== TASK DETAILS ==
Rewrite the material from its first line through the line containing "376V361L729 351H711L691 361L663", inclusive, swapping "nucleus" for "nucleolus" and keeping everything else the same.

== RECORDS TO USE ==
○ ○ ○ ○ ○

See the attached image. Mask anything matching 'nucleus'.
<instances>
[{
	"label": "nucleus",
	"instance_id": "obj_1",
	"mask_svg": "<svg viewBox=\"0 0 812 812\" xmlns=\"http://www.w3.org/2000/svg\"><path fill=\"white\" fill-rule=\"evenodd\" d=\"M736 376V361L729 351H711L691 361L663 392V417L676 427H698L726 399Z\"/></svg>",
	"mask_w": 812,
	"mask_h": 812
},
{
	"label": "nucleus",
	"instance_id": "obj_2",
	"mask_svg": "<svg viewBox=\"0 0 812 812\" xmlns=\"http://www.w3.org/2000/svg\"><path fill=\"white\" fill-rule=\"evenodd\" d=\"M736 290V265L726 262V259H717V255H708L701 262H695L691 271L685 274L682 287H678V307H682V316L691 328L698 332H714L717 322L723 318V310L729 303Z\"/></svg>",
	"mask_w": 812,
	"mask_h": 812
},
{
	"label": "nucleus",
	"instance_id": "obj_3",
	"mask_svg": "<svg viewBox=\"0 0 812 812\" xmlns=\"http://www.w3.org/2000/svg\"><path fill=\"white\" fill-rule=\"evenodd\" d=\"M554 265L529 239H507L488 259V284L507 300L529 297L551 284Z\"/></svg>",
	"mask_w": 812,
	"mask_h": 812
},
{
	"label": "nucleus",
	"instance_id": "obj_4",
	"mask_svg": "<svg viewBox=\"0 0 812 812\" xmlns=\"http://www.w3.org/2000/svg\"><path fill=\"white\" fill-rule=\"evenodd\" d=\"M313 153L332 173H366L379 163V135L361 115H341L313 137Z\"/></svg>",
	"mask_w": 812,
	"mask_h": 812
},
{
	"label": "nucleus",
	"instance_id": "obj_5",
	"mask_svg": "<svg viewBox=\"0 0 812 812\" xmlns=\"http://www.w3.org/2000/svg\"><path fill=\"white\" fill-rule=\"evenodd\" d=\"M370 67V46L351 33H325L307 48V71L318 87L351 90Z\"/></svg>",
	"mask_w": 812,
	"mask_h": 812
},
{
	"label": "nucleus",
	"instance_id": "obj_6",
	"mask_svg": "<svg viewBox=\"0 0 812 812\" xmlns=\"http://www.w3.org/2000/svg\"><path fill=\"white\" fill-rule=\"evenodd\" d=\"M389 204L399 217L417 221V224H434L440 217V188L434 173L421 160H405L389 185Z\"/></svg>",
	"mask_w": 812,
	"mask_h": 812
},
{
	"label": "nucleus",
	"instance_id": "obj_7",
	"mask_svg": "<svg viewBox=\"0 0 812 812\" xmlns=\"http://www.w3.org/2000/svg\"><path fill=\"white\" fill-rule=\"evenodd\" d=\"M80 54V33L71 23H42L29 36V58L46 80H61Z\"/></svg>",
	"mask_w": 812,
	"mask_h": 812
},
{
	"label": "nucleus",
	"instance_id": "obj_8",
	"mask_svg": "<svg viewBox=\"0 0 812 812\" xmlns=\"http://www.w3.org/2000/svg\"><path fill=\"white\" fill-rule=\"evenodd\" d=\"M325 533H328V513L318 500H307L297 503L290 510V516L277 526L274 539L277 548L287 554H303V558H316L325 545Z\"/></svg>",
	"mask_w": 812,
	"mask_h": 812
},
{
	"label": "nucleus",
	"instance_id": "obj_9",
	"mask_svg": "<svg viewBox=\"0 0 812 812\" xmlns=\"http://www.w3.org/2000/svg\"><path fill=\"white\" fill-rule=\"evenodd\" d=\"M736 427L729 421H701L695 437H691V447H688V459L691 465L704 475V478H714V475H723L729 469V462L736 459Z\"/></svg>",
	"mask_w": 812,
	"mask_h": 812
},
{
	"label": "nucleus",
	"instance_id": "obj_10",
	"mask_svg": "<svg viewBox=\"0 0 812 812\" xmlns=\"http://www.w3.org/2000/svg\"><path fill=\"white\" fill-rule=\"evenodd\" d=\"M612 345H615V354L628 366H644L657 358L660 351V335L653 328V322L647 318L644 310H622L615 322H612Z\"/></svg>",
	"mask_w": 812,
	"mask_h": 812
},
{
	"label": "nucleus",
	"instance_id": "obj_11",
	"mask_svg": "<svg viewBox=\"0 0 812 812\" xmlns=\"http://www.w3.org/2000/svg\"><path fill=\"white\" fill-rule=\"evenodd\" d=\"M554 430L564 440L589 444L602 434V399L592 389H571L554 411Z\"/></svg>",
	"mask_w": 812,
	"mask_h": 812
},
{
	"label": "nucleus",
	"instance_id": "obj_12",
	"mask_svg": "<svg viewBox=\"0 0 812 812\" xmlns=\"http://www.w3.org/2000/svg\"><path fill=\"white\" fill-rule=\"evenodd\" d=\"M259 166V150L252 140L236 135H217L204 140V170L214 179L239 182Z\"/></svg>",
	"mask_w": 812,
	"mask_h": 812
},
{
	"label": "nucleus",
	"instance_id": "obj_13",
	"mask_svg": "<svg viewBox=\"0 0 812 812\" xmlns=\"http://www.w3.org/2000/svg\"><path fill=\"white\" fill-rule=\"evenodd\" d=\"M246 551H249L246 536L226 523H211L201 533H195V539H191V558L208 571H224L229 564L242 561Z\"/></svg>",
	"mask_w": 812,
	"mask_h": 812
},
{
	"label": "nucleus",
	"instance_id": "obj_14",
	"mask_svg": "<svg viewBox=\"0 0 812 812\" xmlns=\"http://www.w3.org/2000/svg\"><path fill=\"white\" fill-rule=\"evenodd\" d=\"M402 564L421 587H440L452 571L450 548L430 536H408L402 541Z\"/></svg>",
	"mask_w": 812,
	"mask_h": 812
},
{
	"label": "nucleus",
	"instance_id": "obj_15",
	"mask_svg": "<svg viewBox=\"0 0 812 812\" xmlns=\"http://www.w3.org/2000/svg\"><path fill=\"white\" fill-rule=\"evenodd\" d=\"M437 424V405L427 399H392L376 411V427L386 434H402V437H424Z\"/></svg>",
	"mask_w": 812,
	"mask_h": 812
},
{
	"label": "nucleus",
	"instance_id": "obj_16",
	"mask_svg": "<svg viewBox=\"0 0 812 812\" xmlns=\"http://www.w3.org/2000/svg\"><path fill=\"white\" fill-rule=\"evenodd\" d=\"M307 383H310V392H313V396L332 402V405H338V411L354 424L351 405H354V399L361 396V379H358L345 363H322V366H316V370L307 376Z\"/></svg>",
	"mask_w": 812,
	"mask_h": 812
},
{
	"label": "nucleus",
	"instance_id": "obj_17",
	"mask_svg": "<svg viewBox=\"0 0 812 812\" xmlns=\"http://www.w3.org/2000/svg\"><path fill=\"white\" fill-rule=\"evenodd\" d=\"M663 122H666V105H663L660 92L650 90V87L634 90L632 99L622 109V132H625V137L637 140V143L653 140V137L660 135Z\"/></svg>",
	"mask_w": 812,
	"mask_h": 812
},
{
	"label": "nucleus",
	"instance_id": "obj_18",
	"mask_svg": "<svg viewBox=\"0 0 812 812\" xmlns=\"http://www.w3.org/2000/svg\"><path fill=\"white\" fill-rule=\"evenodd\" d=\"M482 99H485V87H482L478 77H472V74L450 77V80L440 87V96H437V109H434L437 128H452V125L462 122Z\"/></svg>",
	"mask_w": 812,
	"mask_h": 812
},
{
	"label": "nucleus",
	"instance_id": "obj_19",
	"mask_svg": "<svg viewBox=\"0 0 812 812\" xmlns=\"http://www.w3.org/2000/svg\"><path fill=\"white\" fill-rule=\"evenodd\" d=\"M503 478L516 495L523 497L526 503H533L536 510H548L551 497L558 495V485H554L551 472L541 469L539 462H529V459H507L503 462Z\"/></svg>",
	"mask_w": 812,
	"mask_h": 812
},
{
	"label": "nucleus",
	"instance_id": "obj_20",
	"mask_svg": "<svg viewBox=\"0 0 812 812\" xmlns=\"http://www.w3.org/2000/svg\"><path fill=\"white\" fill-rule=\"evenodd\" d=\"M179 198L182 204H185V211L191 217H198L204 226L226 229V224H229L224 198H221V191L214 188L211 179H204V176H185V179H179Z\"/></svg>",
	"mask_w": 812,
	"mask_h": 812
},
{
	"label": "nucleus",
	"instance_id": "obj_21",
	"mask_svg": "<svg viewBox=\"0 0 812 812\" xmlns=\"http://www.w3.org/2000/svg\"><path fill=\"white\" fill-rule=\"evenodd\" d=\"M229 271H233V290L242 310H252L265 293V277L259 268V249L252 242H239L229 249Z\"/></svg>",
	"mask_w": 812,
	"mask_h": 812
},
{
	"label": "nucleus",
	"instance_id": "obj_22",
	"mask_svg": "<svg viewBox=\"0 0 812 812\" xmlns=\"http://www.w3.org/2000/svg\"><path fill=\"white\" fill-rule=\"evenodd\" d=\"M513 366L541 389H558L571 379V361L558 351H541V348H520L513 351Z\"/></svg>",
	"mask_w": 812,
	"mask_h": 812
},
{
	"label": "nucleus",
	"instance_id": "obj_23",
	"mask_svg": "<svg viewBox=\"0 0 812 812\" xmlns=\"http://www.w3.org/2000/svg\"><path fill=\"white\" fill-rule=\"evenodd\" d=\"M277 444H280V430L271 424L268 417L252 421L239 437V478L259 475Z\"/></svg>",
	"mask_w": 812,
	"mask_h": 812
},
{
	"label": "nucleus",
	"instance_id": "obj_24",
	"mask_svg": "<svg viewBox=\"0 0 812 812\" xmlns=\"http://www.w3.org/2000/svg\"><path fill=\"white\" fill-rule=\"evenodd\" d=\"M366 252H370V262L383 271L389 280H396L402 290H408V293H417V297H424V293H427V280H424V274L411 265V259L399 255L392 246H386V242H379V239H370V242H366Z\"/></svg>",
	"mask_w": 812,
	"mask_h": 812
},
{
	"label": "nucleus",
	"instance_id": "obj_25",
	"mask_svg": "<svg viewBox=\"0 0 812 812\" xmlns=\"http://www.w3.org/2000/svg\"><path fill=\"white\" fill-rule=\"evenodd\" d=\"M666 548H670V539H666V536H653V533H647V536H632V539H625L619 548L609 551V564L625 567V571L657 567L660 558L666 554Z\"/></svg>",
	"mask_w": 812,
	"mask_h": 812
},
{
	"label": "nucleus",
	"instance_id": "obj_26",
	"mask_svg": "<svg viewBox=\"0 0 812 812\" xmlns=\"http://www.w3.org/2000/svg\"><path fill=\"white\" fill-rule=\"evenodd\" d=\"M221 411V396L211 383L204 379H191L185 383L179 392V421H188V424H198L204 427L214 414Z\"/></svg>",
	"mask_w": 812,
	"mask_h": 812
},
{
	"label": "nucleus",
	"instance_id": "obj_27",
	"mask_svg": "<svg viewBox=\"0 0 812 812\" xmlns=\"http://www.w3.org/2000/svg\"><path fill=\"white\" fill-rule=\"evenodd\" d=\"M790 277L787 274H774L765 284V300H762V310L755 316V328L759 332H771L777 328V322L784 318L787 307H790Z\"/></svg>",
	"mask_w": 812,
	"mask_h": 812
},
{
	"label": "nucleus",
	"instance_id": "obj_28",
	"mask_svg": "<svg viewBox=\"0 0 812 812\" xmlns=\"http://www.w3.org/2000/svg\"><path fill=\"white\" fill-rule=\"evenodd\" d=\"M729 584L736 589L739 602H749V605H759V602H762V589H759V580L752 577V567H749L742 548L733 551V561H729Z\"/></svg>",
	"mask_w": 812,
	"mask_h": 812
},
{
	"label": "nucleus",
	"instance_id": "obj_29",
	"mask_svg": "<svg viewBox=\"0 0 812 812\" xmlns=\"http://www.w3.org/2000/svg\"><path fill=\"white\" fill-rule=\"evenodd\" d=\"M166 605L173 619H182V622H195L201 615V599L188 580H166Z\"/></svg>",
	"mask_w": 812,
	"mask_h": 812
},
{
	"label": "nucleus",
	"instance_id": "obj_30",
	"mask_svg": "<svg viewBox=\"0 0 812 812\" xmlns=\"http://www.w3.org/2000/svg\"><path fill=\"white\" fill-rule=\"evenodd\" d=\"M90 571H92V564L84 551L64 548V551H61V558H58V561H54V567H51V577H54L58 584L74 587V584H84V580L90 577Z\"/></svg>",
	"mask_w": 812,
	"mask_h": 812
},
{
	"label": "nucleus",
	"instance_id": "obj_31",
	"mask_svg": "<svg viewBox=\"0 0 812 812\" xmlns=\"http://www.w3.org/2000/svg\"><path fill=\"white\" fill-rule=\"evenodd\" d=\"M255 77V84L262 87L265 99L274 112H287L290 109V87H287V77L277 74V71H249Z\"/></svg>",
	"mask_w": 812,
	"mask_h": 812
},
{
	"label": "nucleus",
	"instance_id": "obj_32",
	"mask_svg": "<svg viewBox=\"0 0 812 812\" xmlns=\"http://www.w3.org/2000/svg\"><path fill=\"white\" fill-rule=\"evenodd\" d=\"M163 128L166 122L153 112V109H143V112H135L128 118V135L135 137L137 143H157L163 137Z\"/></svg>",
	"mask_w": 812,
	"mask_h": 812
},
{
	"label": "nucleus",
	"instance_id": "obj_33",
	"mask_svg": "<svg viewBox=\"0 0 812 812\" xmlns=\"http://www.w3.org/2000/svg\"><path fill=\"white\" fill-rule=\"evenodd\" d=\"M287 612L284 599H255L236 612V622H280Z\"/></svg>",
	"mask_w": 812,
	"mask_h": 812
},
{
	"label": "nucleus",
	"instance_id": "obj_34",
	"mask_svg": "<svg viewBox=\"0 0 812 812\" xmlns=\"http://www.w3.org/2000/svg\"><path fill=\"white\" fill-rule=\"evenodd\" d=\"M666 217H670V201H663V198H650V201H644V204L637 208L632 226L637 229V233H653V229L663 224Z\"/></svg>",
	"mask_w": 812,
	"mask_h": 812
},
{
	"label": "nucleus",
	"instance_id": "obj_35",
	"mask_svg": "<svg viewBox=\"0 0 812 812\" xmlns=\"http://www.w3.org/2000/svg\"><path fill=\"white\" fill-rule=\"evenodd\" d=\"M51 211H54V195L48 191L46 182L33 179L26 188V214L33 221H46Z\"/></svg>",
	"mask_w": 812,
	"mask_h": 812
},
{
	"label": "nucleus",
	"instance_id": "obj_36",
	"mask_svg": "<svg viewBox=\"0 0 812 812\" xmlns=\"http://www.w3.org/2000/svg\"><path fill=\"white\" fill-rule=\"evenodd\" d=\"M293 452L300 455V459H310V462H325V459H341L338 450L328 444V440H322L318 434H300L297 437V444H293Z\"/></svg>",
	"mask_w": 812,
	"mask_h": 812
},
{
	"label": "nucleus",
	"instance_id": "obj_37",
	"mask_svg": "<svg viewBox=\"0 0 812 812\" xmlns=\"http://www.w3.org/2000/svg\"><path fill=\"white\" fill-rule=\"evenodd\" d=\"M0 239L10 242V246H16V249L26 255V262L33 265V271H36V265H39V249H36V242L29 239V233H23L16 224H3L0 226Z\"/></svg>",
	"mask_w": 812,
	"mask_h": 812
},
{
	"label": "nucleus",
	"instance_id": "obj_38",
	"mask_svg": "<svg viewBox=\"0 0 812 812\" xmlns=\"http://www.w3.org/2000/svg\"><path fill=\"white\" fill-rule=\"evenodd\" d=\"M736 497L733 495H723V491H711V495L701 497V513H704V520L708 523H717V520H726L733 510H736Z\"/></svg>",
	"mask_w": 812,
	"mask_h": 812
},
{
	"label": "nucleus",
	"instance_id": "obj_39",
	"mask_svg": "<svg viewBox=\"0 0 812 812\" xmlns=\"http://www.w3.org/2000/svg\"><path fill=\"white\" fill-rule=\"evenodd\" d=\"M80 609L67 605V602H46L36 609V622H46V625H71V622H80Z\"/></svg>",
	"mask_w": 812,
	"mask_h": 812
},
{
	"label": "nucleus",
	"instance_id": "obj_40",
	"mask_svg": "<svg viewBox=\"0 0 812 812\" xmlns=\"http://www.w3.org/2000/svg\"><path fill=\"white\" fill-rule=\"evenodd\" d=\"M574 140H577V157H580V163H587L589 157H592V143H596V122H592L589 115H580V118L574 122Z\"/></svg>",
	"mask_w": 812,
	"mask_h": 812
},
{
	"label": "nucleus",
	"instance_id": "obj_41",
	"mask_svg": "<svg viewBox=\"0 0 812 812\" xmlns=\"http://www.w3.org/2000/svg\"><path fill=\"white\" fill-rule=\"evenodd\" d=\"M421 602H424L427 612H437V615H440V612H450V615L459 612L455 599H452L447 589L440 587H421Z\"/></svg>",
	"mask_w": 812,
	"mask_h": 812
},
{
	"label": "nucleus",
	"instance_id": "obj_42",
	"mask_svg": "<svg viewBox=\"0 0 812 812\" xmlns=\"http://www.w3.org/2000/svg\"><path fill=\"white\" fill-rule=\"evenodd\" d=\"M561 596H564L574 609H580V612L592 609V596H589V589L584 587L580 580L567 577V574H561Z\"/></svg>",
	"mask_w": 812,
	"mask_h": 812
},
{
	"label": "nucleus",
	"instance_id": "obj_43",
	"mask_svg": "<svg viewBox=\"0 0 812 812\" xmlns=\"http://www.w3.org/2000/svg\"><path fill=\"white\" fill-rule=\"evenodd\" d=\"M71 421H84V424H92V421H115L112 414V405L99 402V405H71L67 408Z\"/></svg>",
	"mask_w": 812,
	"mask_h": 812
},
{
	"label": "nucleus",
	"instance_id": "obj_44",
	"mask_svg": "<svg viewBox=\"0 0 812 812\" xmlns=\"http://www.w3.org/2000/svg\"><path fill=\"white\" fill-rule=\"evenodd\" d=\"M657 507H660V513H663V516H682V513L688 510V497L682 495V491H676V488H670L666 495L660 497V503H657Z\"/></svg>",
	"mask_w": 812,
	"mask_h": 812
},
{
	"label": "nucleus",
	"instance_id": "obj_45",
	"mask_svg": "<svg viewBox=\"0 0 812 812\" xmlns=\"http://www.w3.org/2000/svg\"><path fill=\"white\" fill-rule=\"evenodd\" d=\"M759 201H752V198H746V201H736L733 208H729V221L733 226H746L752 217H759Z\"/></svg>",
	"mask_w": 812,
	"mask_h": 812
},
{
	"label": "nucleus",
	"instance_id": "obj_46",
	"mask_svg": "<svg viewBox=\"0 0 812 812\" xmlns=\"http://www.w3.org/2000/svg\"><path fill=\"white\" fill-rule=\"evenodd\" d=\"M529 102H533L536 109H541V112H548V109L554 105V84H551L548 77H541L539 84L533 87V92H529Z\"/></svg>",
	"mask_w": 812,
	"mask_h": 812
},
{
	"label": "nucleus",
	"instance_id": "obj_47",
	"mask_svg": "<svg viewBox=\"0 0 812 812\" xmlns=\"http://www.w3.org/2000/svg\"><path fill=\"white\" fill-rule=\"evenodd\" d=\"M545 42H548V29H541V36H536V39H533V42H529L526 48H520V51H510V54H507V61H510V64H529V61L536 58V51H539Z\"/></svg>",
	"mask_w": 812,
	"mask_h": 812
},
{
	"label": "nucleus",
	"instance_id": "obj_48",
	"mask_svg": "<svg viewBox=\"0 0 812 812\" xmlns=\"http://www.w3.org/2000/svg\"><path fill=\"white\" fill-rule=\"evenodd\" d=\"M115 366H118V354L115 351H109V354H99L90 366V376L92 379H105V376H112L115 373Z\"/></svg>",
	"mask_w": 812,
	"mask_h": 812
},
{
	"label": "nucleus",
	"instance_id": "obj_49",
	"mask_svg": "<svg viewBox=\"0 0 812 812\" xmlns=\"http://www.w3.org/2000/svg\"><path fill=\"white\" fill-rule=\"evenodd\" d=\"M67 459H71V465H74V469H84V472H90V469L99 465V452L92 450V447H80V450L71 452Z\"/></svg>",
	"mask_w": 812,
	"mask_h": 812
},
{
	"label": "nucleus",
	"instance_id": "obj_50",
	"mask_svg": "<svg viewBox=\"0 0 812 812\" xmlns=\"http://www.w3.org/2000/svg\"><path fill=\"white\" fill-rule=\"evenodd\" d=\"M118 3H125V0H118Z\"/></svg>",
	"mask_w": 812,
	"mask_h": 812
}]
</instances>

○ ○ ○ ○ ○

== EXERCISE RESPONSE ==
See the attached image. Mask anything matching 'nucleolus'.
<instances>
[{
	"label": "nucleolus",
	"instance_id": "obj_1",
	"mask_svg": "<svg viewBox=\"0 0 812 812\" xmlns=\"http://www.w3.org/2000/svg\"><path fill=\"white\" fill-rule=\"evenodd\" d=\"M736 376V361L729 351H711L691 361L663 392V417L676 427H698L726 399Z\"/></svg>",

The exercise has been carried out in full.